# You bring a smile to my face



## skaamie (Nov 20, 2007)

I just want to say to all you guys out there 'thank you'. I find all of your light hearted banter very very entertaining. It is nice to read all the replies on the various topics and ecspecially when you talk about the pro-shops without mentioning the names of the shops. ASG and Ngozi,Spatan are the guys that are at the crease(figure of speech)most of the time ,batting the words around. Chaps!!!!! keep it up, you are doing a great job.What you write and the way you write it tells a person a lot about oneself,some of you guys have a really nice sense of humour. Why "Blackhawk"? why not "Witvalk"?


----------



## Bushkey (Mar 17, 2006)

skaamie said:


> I. Why "Blackhawk"? why not "Witvalk"?


It was actually "Straatvalk" but it would not fly.


----------



## Drenalinjunkie8 (Sep 19, 2007)

He is Blackhawk because this is the new SA. If it was witvalk he would get fired........


----------



## Matatazela (Mar 1, 2005)

Lloyd and I are speaking on the phone about this thread... 

Blackhawk it is...:munky2: Witvalk and witvolk  are a bit too close... The NPA would be on Spatans case in a heartbeat. 

As you know, jail in SA is not a place you want to visit :elf_moon: , especially by accident.


----------



## spatan (Jul 10, 2006)

*Matat has a point but if the truth be known...*

Its more to do with being synonomous with the excellence of the "Black Hawk choppers" that usually kick ass, the Mogadishu affair aside:embarastill great example of bravery and service to ones country)The "Apache longbow" attack choppers sprang to mind for their stealth and accuracy. 

We enjoyed the crispness of the name and were frankly quite tired of the usual thing Pro bow shop this or that....If you look carefully you will see, there's alot of suff named after millitary equipment. 

I suppose we could have gone for "Rooivalk" but I are a soutie:wink: and Rooivalk archery was going to clash properly with my Welsh/scottish heritage.

Black Hawk as a brand name seems to have worked for us so we are happy enough with the our choice.

Black hawk is "down"......... down the south coast very soon:wink:


take care guys

Spatan:cocktail::cocktail::cocktail:


----------



## Cupid21 (Aug 13, 2007)

*Ha Ha.....great news*

Black hawk down.......good movie..but i think the pro shop will be better.looking forward to the 'crash'


----------



## INGOZI (May 9, 2005)

Bloody hell! Everything seems that it must be BEE!! Even Pro Shop names!

Data shown:

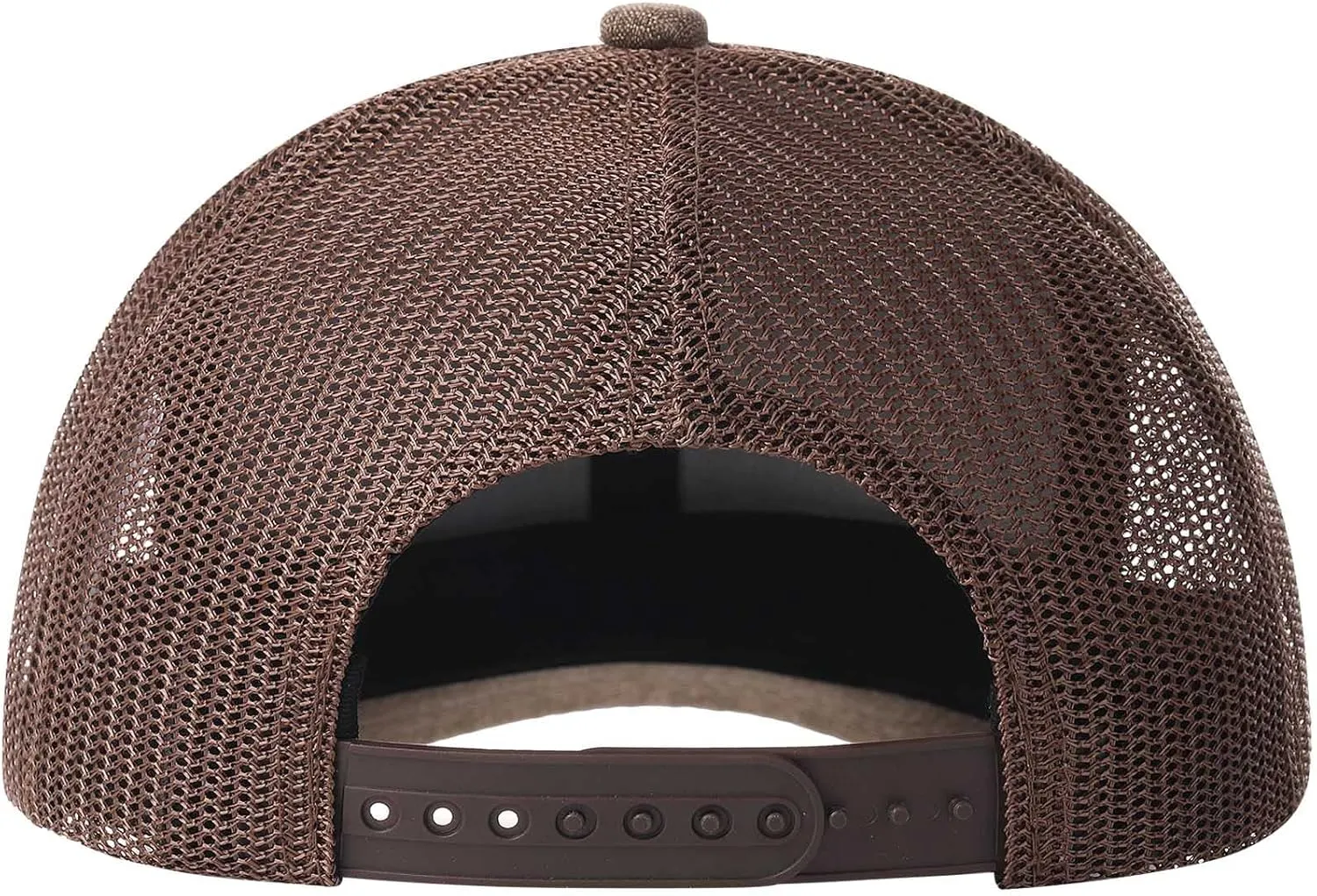 TSSGBL M, L, XL, XXL Snapback Trucker Hats Baseball Caps Adjustable Blank Mesh Back Ball Caps for Men Women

Questions:
(1) In the forum thread, which attack choppers does spatan say came to mind for their stealth and accuracy?
(2) Please write out everything in the forum thread from "He is Blackhawk" down to "especially by accident.", substituting "prison" for "jail".

Answers for this exercise:
(1) The "Apache longbow" attack choppers.

(2)
He is Blackhawk because this is the new SA. If it was witvalk he would get fired........


----------



## Matatazela (Mar 1, 2005)

Lloyd and I are speaking on the phone about this thread... 

Blackhawk it is...:munky2: Witvalk and witvolk  are a bit too close... The NPA would be on Spatans case in a heartbeat. 

As you know, prison in SA is not a place you want to visit :elf_moon: , especially by accident.